La société sri-lankaise est conservatrice et patriarcale. Sudar, un porte-parole du secrétariat pour la Paix du LTTE, m’a pourtant expliqué que les femmes jouent un rôle très important dans leur organisation : « Une troupe de femmes a déjà gagné une bataille contre les forces spéciales sri-lankaises, un de nos plus grands ennemis. On raconte aussi que des femmes ont battu un groupe de bérets verts, mais ce n’est pas exact, précise-t-il. C’était une troupe entraînée par les bérets verts [officiellement, les USA n’ont pas apporté d’aide militaire au Sri Lanka]. On ne fait pas de distinction entre les hommes et les femmes – juste entre ceux qui peuvent combattre et les autres. Dans le premier cas, les femmes sont aussi utiles que les hommes. »
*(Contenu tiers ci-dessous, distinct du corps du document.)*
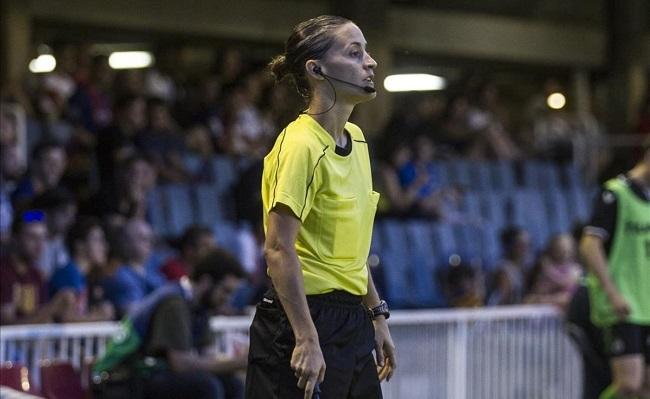 Debuta en Mallorca la primera árbitra asistente en fútbol masculino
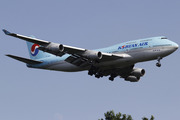Boeing 747-4B5 (HL7460)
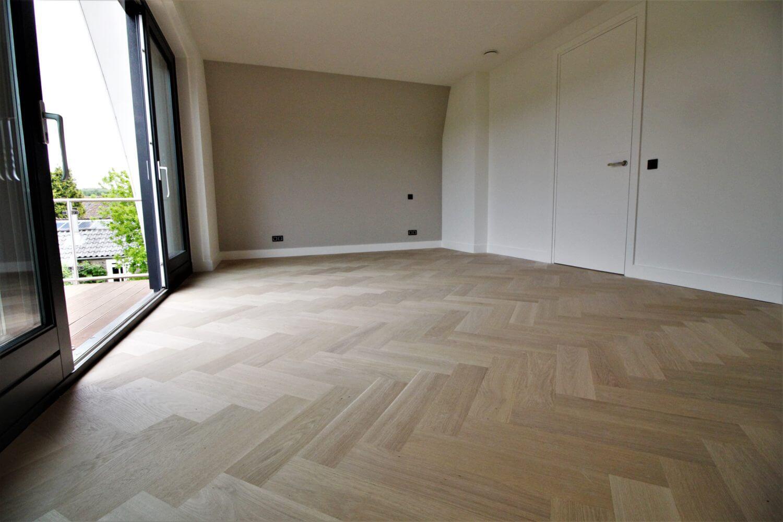 EIken Bauwerk visgraat parket, genoemd de Quadrato. Eiken visgraat lamelparket geleged door Vloerenhuis Amsterdam. Deze vloer is geleged op vloerverwarming, hout in combinatie met vloerverwarming kan dus!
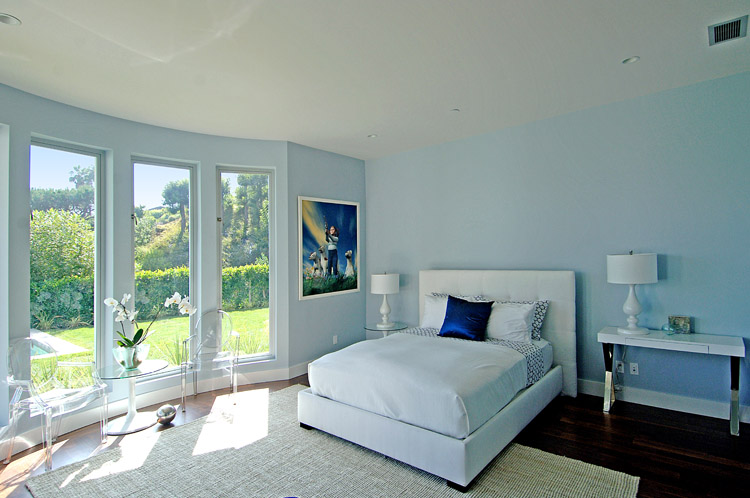 Light Blue Decor In Main Bedroom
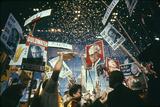 Raining Gold Coins as Barry Goldwater Wins the Republican Nomination, San Francisco, CA, 1964 Reproduction photographique par John Dominis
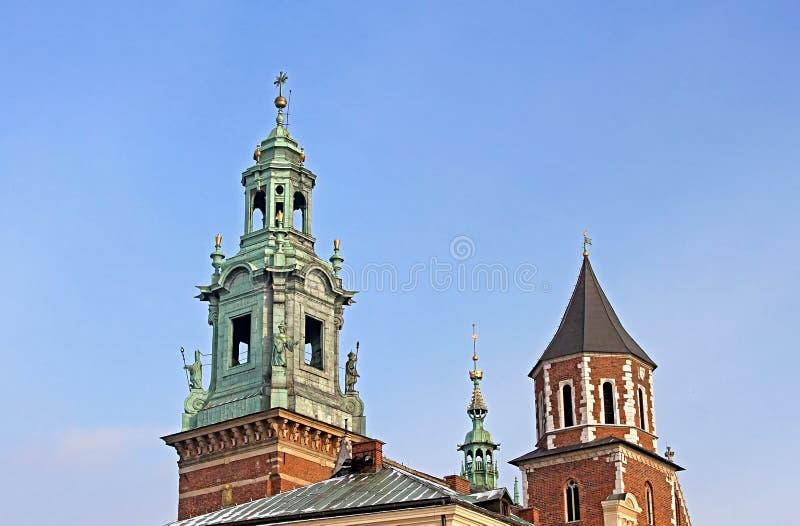 Kupoler av honom kunglig Archcathedral basilika, Krakow, Polen royaltyfri foto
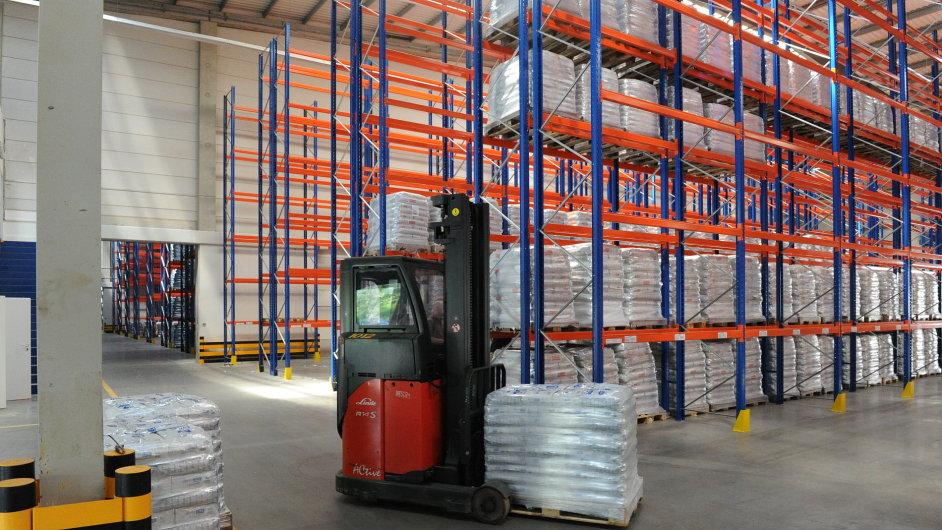 V celém odvětví služeb loni v ČR nejvíce rostly tržby ve skladování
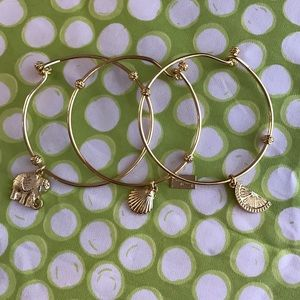Lilly Pulitzer Jewelry - NWOT set of 3 gold plated LP bracelets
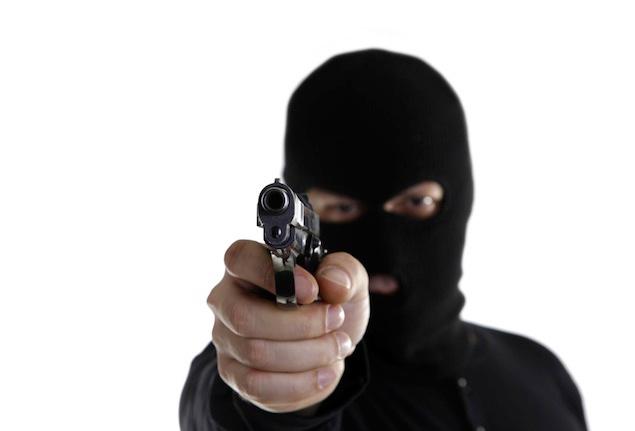 بدمعاشوں نے  تاجر کو گولی مارکر 9 لاکھ روپے لوٹ لئے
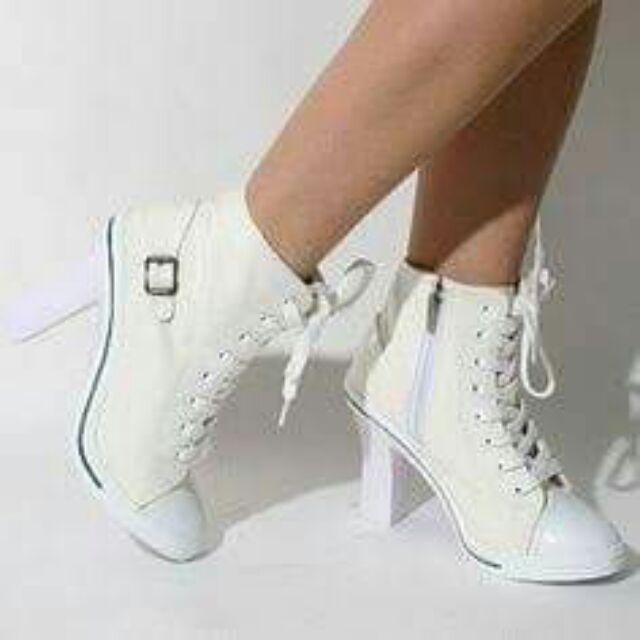 converse heels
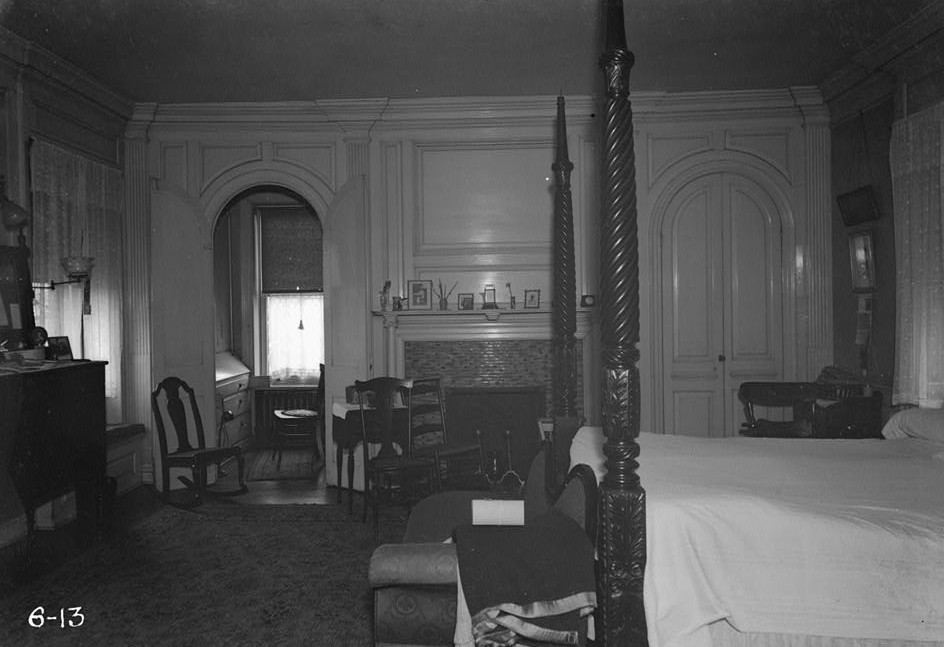 R. Merritt Lacey, Photographer April 7, 1936 East bedroom - mantel end Governor Belcher Mansion, 1046 East Jersey Street, Elizabeth, Union County, NJ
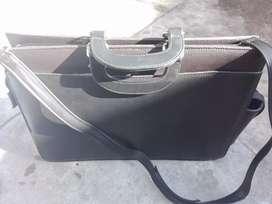 Vendo maletin d cuero impecable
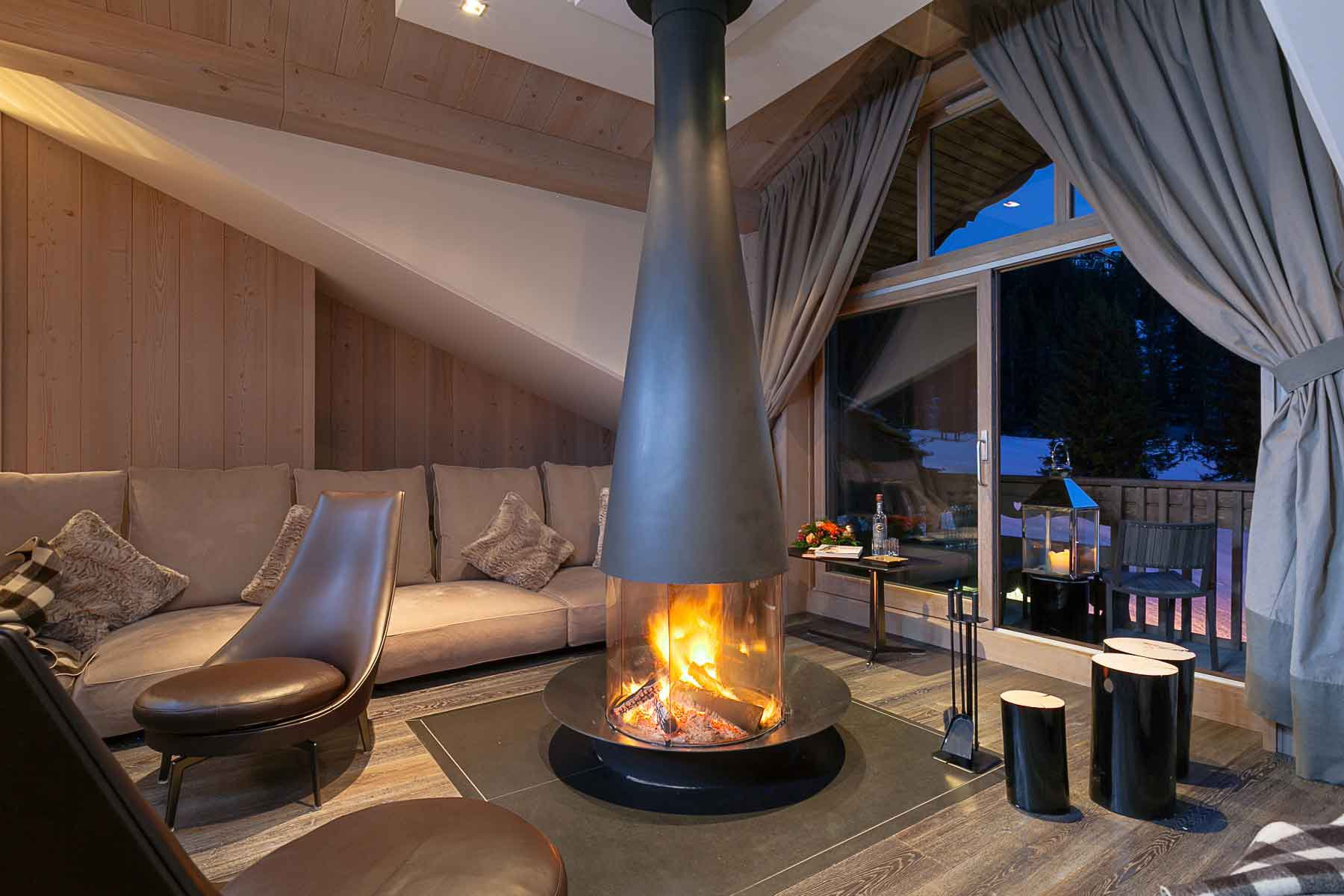 SEASONAL RENTAL APARTMENT COURCHEVEL 1850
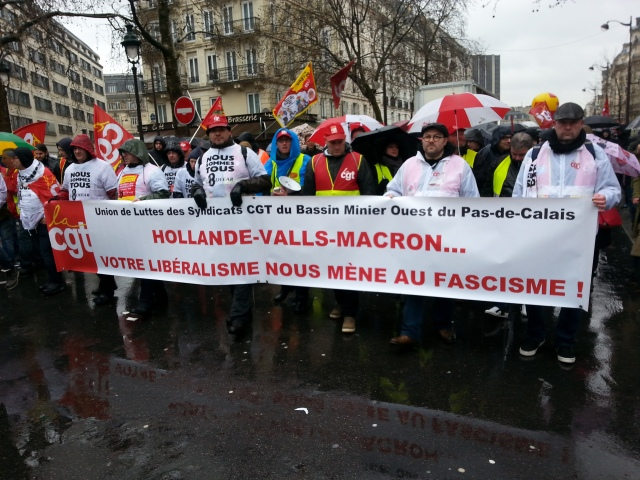 Hollande, Valls, Macron, votre libéralisme nous mène au fascisme, CGT [Hollande, Valls, Macron, your liberalism leads us to fascism, CGT]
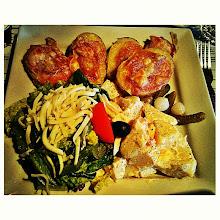 Photo: El plato principal: ensalada cesar, ensalada de papas y raclette con salame.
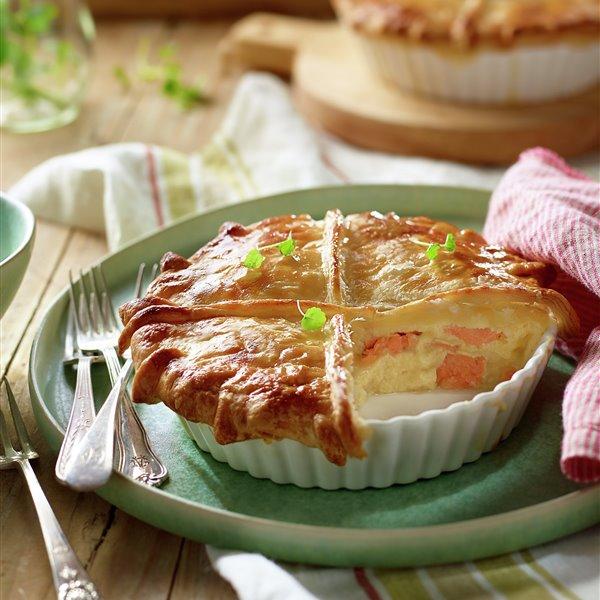 Hojaldre de salmón fresco con queso de cabra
L’entraînement des Tigres sert à identifier ceux qui sont inutiles au combat. Tamilvili me l’a décrit. On vérifie d’abord si les nouvelles recrues ne sont pas des agents doubles. Une fois qu’elles sont acceptées, on leur demande de laisser leur ancienne vie derrière elles – papiers d’identité inclus : « C’est comme ça qu’on crée une communauté, m’a-t-elle affirmé. Dès le premier jour, le LTTE devient toute ta vie. On n’est pas payés, sauf un peu d’argent de poche de temps en temps. » Une fois que les soldats ont reçu leur nouveau nom (les plus populaires sont Yarlmathy, Thamilini et Verlini), on les envoie à l’entraînement. En gros, c’est 6 mois en enfer, qu’on soit un homme ou une femme. « On commence la journée avec deux heures de jogging, témoigne Talmivili. Ensuite, on a droit à un entraînement physique extrême. Les heures les plus chaudes de la journée sont réservées à l’entraînement technique et théorique, puis on passe l’après-midi au stand de tir. Nos armes principales sont les armes de poing, c’est donc ce qu’on nous apprend à utiliser en priorité. À 16 heures, les recrues ont le droit à 2 heures de pause avant de continuer l’entraînement pendant la soirée et une partie de la nuit. C’est là qu’on apprend les techniques de guérilla, les différents signaux et la reconnaissance de nuit. » Les recrues doivent savoir sauter d’immeubles de 5 mètres de hauteur, grimper à des arbres hauts de 30 mètres, et nager avec leur équipement dans des fleuves à forts courants. De nombreuses recrues abandonnent, se blessent ou meurent – souvent à cause des morsures de serpent. « On est quand même en pleine jungle, argue Sudar. L’équipe médicale a des antidotes mais elle n’arrive pas toujours à temps. »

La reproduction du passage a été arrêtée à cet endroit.